[API][yes] [Search][yes] [UI][yes]
Text extraction engines extract textual information from documents, and express that extracted text in a structured format. They are similar to text recognition engines in their output data structure. But where text recognition engines are used to recognize text in unstructured files like images, text extraction engines are used to extract text content from semi-structured files like PDFs or Microsoft Word documents.
Engine output
Most text extraction engine output should be stored in the non-time-based object array in Engine output standard. Each string of text is represented as an object of type text.
See the text validation contract json-schema.
Ordering indexes
Each object may include any or all of the page/paragraph/sentence indexes:
page: represents a physical page in a page-aware document type like PDF or docx.paragraph: represents a section of content like a literary paragraph or a line number in less literary document formats. sentence: represents an individual expression of thought like a literary sentence or a grouped string of text
Each of the page/paragraph/sentence indexes must start at 1. If page is provided, the indexes for paragraph and sentence must be reset to 1 each time the page index is incremented.
If paragraph is provided, the index for sentence must be reset to 1 each time the paragraph index is incremented.
All indexes are optional but it is highly recommended to include at least one so that order is explicitly preserved.

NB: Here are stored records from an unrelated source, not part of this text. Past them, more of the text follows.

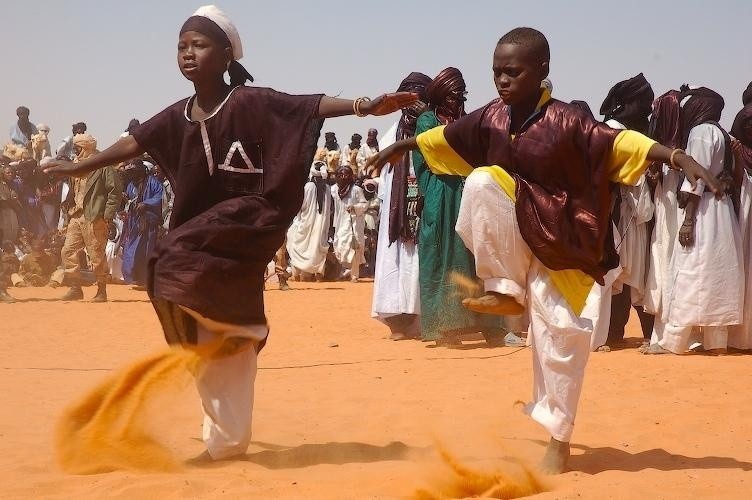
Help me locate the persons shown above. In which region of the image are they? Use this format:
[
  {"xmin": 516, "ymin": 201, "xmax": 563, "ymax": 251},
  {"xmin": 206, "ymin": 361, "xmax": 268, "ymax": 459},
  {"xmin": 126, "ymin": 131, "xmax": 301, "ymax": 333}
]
[
  {"xmin": 362, "ymin": 26, "xmax": 727, "ymax": 476},
  {"xmin": 263, "ymin": 127, "xmax": 380, "ymax": 290},
  {"xmin": 0, "ymin": 106, "xmax": 175, "ymax": 303},
  {"xmin": 570, "ymin": 72, "xmax": 752, "ymax": 354},
  {"xmin": 379, "ymin": 66, "xmax": 529, "ymax": 347},
  {"xmin": 40, "ymin": 5, "xmax": 420, "ymax": 471}
]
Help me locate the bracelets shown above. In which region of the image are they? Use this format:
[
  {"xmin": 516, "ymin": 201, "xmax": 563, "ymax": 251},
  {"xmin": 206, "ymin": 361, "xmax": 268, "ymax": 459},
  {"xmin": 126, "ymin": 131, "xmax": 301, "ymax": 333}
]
[
  {"xmin": 670, "ymin": 144, "xmax": 686, "ymax": 170},
  {"xmin": 354, "ymin": 97, "xmax": 372, "ymax": 119}
]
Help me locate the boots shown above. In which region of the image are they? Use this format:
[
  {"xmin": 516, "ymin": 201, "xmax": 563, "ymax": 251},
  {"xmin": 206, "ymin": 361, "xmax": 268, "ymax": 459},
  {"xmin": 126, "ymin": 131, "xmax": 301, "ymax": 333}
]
[
  {"xmin": 279, "ymin": 275, "xmax": 289, "ymax": 290},
  {"xmin": 60, "ymin": 281, "xmax": 83, "ymax": 301},
  {"xmin": 91, "ymin": 282, "xmax": 107, "ymax": 301}
]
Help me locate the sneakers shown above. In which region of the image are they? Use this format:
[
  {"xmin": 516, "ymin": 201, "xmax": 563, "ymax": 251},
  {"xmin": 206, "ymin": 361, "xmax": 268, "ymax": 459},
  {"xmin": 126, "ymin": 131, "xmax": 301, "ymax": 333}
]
[{"xmin": 0, "ymin": 287, "xmax": 17, "ymax": 303}]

The output can also include a language code and confidence scores if desired.
Example
The following simple example shows what the output of a text extraction engine could look like:
{
"schemaId": "https://docs.veritone.com/schemas/vtn-standard/master.json",
"validationContracts": ["text"],
"object": [
{
"type": "text",
"text": "Le rapide renard brun sauta par dessus le chien paresseux.",
"page": 1,
"paragraph": 1,
"sentence": 1
},
{
"type": "text",
"text": "Cela a effrayé le chien.",
"page": 1,
"paragraph": 1,
"sentence": 2
}
]
}